The task ->
Each of the entries should be retyped precisely as it appears.

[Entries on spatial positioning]
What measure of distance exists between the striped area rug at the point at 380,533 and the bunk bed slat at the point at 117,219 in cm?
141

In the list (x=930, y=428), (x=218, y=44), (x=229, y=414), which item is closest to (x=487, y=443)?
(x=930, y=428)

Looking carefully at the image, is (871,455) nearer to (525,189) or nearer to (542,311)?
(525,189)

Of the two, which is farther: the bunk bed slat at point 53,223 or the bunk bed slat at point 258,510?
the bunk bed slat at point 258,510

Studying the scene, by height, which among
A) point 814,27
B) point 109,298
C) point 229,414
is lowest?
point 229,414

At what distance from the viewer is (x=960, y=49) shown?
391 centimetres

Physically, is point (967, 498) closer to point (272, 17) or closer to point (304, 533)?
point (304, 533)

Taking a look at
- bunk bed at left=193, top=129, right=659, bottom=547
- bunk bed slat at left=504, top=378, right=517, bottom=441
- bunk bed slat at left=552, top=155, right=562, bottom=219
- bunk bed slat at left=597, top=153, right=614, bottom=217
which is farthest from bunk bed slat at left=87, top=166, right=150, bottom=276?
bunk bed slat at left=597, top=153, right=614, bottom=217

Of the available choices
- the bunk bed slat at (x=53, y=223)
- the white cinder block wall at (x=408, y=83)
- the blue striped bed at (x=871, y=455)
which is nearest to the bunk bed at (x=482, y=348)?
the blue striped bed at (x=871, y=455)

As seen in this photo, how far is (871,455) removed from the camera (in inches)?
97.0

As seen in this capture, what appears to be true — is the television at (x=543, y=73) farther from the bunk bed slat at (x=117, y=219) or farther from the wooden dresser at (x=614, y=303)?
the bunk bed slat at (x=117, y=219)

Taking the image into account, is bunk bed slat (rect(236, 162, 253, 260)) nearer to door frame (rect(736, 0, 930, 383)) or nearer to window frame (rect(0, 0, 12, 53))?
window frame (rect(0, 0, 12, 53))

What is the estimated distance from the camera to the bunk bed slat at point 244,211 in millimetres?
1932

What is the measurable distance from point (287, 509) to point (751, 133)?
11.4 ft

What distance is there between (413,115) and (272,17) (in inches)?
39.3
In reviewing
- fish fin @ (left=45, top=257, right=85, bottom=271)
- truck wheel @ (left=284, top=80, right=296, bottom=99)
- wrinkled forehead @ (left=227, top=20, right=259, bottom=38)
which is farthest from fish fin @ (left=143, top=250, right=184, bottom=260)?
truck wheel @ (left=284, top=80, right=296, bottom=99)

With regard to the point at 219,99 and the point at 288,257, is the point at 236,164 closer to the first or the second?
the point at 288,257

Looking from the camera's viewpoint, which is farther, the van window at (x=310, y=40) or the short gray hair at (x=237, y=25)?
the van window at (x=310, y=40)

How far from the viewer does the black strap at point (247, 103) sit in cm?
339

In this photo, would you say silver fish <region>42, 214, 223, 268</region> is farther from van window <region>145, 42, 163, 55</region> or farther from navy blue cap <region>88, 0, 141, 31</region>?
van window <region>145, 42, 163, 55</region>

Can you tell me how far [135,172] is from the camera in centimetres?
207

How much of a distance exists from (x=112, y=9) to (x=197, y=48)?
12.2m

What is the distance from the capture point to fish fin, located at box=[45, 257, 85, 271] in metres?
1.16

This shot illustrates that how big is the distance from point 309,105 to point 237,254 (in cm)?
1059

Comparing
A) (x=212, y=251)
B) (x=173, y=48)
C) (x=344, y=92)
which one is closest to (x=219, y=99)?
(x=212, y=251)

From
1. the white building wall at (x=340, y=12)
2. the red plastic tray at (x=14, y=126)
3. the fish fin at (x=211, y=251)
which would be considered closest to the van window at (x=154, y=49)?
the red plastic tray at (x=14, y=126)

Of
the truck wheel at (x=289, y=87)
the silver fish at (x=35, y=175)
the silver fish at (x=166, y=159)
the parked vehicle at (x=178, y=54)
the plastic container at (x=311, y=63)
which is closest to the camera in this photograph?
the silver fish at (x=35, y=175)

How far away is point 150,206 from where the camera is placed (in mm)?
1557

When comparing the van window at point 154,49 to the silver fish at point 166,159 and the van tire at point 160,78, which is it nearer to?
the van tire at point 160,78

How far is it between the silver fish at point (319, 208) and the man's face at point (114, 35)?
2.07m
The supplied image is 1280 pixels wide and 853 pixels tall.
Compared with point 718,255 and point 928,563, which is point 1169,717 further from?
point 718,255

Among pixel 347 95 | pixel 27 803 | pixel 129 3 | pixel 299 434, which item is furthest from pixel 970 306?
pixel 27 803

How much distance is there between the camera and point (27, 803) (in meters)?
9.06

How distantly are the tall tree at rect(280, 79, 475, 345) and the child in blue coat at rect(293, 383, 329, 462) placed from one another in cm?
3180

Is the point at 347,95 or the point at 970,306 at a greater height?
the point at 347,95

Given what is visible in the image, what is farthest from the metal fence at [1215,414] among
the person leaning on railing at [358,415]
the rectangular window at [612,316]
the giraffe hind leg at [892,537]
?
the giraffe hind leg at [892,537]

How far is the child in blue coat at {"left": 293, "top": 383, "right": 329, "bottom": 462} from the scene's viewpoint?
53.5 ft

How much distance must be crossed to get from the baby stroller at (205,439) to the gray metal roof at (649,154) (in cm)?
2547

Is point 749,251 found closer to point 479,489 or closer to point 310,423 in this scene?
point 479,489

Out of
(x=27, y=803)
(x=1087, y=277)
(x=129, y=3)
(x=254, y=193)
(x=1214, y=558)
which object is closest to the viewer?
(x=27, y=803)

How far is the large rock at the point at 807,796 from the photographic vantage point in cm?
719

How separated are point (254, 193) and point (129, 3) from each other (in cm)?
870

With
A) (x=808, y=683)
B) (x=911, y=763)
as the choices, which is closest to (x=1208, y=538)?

Written answer ->
What measure of distance exists between the striped area rug at the point at 380,533 and the bunk bed slat at the point at 117,219 in cm?
141

In the list (x=930, y=428), (x=218, y=44), (x=229, y=414), which item is closest to (x=487, y=443)?
(x=930, y=428)

Looking carefully at the image, is (871,455) nearer to (525,189) or nearer to (542,311)?
(525,189)

Of the two, which is farther: the bunk bed slat at point 53,223 or the bunk bed slat at point 258,510?
the bunk bed slat at point 258,510

Studying the scene, by height, which among
A) point 814,27
B) point 109,298
C) point 229,414
is lowest?
point 229,414

At what distance from the viewer is (x=960, y=49) shown?
391 centimetres

Physically, is point (967, 498) closer to point (272, 17) or closer to point (304, 533)?
point (304, 533)

Taking a look at
- bunk bed at left=193, top=129, right=659, bottom=547
- bunk bed slat at left=504, top=378, right=517, bottom=441
- bunk bed slat at left=552, top=155, right=562, bottom=219
- bunk bed slat at left=597, top=153, right=614, bottom=217
which is farthest from bunk bed slat at left=87, top=166, right=150, bottom=276?
bunk bed slat at left=597, top=153, right=614, bottom=217

Of the available choices
- the bunk bed slat at (x=53, y=223)
- the white cinder block wall at (x=408, y=83)
- the blue striped bed at (x=871, y=455)
which is nearest to the bunk bed at (x=482, y=348)?
the blue striped bed at (x=871, y=455)

As seen in this photo, how far is (871,455) removed from the camera (in inches)?
97.0

As seen in this capture, what appears to be true — is the television at (x=543, y=73) farther from the bunk bed slat at (x=117, y=219) or farther from the wooden dresser at (x=614, y=303)?
the bunk bed slat at (x=117, y=219)

Taking the image into account, is bunk bed slat (rect(236, 162, 253, 260)) nearer to door frame (rect(736, 0, 930, 383)) or nearer to window frame (rect(0, 0, 12, 53))?
window frame (rect(0, 0, 12, 53))

What is the estimated distance from the camera to the bunk bed slat at point 244,211 in millimetres?
1932

What is the measurable distance from point (287, 509) to point (751, 133)?
11.4 ft

What distance is there between (413,115) and (272,17) (in inches)?
39.3
In reviewing
- fish fin @ (left=45, top=257, right=85, bottom=271)
- truck wheel @ (left=284, top=80, right=296, bottom=99)
- wrinkled forehead @ (left=227, top=20, right=259, bottom=38)
which is farthest from fish fin @ (left=143, top=250, right=184, bottom=260)?
truck wheel @ (left=284, top=80, right=296, bottom=99)

With regard to the point at 219,99 and the point at 288,257, is the point at 236,164 closer to the first or the second?
the point at 288,257

Looking from the camera's viewpoint, which is farther, the van window at (x=310, y=40) or the short gray hair at (x=237, y=25)?
the van window at (x=310, y=40)

How far from the viewer does the black strap at point (247, 103) sit in cm?
339

In this photo, would you say silver fish <region>42, 214, 223, 268</region> is farther from van window <region>145, 42, 163, 55</region> or farther from navy blue cap <region>88, 0, 141, 31</region>?
van window <region>145, 42, 163, 55</region>

Can you tell me how far [135,172] is from the camera in centimetres?
207

How much of a distance exists from (x=112, y=9) to (x=197, y=48)?
12.2m

What is the distance from the capture point to fish fin, located at box=[45, 257, 85, 271] in metres?
1.16

This shot illustrates that how big is the distance from point 309,105 to point 237,254 (in cm)?
1059

Comparing
A) (x=212, y=251)
B) (x=173, y=48)
C) (x=344, y=92)
which one is closest to (x=219, y=99)?
(x=212, y=251)

From
1. the white building wall at (x=340, y=12)
2. the red plastic tray at (x=14, y=126)
3. the fish fin at (x=211, y=251)
which would be considered closest to the van window at (x=154, y=49)?
the red plastic tray at (x=14, y=126)

Of
the truck wheel at (x=289, y=87)
the silver fish at (x=35, y=175)
the silver fish at (x=166, y=159)
the parked vehicle at (x=178, y=54)
the plastic container at (x=311, y=63)
which is closest to the camera in this photograph?
the silver fish at (x=35, y=175)

How far away is point 150,206 from where the camera is placed (in mm)?
1557

When comparing the van window at point 154,49 to the silver fish at point 166,159 and the van tire at point 160,78, which is it nearer to?
the van tire at point 160,78

How far is it between the silver fish at point (319, 208) and the man's face at point (114, 35)?
2.07m
The supplied image is 1280 pixels wide and 853 pixels tall.
Compared with point 718,255 and point 928,563, which is point 1169,717 further from?
point 718,255

Among pixel 347 95 | pixel 27 803 | pixel 129 3 | pixel 299 434, which item is furthest from pixel 970 306?
pixel 27 803

How much distance is there between the camera and point (27, 803) (in meters)?
9.06

How distantly are the tall tree at rect(280, 79, 475, 345) and the child in blue coat at rect(293, 383, 329, 462) placed from one another in cm?
3180

Is the point at 347,95 or the point at 970,306 at a greater height?
the point at 347,95

Given what is visible in the image, what is farthest from the metal fence at [1215,414] among
the person leaning on railing at [358,415]
the rectangular window at [612,316]
the giraffe hind leg at [892,537]
?
the giraffe hind leg at [892,537]

How far is the child in blue coat at {"left": 293, "top": 383, "right": 329, "bottom": 462} from the scene's viewpoint?
53.5 ft

How much distance must be crossed to get from the baby stroller at (205,439) to the gray metal roof at (649,154) (in cm)?
2547

Is point 749,251 found closer to point 479,489 or closer to point 310,423 in this scene?
point 479,489

Out of
(x=27, y=803)
(x=1087, y=277)
(x=129, y=3)
(x=254, y=193)
(x=1214, y=558)
which object is closest to the viewer?
(x=27, y=803)

How far is the large rock at the point at 807,796 from the photographic vantage point in cm?
719

How separated are point (254, 193) and point (129, 3) from each other (in cm)?
870

With
A) (x=808, y=683)
B) (x=911, y=763)
as the choices, which is closest to (x=1208, y=538)?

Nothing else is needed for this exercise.